GitHub - robert-mcdermott/doc2md: A utility that extracts text from images or PDFs using a local or remote OpenAI-compatible LLM API endpoint with vision-capable multimodal models. For PDFs, each page is rendered to an image and processed sequentially; outputs are concatenated into a single Markdown document.

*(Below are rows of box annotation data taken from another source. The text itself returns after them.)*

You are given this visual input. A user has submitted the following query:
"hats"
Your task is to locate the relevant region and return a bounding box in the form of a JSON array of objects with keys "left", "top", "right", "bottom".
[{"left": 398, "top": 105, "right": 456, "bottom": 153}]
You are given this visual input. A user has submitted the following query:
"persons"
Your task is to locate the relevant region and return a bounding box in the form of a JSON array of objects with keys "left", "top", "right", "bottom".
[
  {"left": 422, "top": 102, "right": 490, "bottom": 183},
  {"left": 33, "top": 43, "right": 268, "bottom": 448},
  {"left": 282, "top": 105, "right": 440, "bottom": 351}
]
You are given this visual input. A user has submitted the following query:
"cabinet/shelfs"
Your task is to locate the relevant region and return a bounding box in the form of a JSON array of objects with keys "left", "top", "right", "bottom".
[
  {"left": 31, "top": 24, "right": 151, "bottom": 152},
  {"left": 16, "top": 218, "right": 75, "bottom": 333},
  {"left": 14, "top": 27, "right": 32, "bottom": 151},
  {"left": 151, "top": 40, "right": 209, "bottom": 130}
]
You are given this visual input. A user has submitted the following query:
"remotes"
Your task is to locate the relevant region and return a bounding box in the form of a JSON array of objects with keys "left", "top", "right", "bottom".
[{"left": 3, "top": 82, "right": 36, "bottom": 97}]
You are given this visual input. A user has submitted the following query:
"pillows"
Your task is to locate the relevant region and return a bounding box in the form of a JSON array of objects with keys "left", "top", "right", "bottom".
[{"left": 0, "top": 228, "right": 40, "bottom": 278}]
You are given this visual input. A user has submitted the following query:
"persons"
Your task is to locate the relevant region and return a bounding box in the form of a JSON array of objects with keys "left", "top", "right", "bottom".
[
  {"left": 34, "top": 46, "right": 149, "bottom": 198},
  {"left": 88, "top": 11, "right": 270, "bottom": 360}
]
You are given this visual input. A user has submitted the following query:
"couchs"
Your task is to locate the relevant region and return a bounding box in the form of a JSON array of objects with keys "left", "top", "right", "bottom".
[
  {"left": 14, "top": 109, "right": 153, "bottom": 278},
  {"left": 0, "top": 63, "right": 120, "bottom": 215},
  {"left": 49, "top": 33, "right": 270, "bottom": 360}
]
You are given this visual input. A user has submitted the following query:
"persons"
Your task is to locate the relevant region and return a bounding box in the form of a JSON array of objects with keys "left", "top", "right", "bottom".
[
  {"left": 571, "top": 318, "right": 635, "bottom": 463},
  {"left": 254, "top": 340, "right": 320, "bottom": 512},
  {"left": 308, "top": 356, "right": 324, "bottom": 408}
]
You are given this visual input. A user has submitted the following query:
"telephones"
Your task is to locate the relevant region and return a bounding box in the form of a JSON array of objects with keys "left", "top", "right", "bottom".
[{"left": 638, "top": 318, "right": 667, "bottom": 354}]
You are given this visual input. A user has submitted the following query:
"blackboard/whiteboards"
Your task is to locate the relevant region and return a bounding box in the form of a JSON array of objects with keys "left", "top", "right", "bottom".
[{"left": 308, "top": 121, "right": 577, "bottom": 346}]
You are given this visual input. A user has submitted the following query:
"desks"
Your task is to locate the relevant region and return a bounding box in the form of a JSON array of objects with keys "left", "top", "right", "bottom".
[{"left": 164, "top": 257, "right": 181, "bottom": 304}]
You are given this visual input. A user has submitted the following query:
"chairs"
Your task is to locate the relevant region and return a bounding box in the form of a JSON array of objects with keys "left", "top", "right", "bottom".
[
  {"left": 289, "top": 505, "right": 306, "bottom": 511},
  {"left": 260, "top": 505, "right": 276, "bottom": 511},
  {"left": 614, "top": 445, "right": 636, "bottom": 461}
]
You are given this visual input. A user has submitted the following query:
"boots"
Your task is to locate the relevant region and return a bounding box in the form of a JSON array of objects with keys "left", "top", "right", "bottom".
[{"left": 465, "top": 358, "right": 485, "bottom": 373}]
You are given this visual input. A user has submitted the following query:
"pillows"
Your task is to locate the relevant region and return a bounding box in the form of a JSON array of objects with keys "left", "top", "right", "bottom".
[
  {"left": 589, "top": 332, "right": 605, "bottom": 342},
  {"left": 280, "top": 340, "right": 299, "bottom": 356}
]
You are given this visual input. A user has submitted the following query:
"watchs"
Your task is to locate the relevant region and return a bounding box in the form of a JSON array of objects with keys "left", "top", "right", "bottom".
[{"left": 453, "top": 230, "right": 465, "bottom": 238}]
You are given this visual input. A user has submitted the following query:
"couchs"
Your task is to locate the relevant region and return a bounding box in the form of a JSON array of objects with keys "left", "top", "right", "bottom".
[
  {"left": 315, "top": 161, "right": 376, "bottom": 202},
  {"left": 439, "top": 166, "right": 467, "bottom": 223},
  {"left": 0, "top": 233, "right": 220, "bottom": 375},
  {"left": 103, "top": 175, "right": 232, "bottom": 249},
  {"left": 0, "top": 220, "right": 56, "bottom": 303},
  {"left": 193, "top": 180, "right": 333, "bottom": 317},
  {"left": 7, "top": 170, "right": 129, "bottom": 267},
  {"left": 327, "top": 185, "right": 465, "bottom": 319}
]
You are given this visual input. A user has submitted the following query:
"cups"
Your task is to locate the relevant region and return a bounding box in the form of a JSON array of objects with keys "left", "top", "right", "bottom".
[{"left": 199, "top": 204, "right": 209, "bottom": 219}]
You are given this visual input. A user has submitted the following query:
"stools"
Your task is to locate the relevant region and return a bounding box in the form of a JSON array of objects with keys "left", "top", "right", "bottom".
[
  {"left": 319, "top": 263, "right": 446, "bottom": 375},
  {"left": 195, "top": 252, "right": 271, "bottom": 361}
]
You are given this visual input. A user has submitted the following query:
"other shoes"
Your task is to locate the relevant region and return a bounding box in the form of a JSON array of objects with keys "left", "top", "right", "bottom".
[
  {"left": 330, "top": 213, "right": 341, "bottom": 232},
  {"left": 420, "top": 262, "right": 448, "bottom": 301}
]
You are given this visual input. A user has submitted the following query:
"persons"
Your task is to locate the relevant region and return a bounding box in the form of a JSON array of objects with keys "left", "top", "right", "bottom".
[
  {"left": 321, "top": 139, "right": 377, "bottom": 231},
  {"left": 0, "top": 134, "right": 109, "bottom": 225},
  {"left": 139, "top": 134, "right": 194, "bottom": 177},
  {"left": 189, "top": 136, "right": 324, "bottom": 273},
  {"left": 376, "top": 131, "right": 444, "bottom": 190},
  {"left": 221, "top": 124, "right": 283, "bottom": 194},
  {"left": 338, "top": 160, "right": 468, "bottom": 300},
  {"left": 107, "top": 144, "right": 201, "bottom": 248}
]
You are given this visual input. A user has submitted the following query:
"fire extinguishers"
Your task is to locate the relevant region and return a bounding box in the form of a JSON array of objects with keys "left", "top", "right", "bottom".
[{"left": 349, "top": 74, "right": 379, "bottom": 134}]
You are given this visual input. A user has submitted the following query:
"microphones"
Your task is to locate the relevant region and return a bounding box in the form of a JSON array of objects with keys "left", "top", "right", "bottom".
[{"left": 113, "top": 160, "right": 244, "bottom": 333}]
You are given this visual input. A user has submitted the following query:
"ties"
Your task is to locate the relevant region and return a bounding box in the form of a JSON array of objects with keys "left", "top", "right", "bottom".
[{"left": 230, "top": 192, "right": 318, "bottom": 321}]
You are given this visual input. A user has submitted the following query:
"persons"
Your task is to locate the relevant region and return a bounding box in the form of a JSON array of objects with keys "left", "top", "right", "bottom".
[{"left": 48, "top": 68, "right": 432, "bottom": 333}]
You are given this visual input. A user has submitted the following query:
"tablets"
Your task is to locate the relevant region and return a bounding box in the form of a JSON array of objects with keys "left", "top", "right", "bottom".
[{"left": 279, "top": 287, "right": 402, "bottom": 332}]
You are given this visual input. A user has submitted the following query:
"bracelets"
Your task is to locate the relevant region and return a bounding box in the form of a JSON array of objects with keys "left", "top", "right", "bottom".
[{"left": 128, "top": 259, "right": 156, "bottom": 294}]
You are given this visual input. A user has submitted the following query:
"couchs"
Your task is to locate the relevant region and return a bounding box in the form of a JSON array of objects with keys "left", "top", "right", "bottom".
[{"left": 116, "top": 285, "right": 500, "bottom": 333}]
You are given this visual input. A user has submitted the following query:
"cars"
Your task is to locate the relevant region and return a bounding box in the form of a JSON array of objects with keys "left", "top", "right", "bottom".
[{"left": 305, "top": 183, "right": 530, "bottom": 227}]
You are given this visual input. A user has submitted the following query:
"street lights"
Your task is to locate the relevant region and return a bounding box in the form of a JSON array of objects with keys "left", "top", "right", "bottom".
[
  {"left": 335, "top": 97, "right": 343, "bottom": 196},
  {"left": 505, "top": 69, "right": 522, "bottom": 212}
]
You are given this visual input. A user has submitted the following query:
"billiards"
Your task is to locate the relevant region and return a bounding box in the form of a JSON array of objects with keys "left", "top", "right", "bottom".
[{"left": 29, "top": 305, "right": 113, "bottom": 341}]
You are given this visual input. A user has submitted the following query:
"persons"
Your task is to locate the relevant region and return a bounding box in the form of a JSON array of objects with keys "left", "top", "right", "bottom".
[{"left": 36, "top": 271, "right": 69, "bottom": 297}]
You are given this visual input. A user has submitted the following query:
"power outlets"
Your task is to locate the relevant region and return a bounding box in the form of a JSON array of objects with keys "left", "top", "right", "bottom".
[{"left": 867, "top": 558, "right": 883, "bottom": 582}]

3 min read Original article ↗

doc2md-example.png

DOC2MD: Document to Markdown Utility

A utility that extracts text from images or PDFs using a local or remote OpenAI-compatible API endpoint with vision-capable multimodal models. For PDFs, each page is rendered to an image and processed sequentially; outputs are concatenated into a single Markdown document.

Prerequisites

  • A local or remote OpenAI-compatible API server (defaults to http://localhost:11434/v1/chat/completions)
  • A vision-capable model available on the server (default: qwen2.5vl)
  • Python 3.12+
  • uv package manager

Installation

Install dependencies:

Usage

Config file (optional)

You can store defaults in a TOML file. Command-line flags override config values.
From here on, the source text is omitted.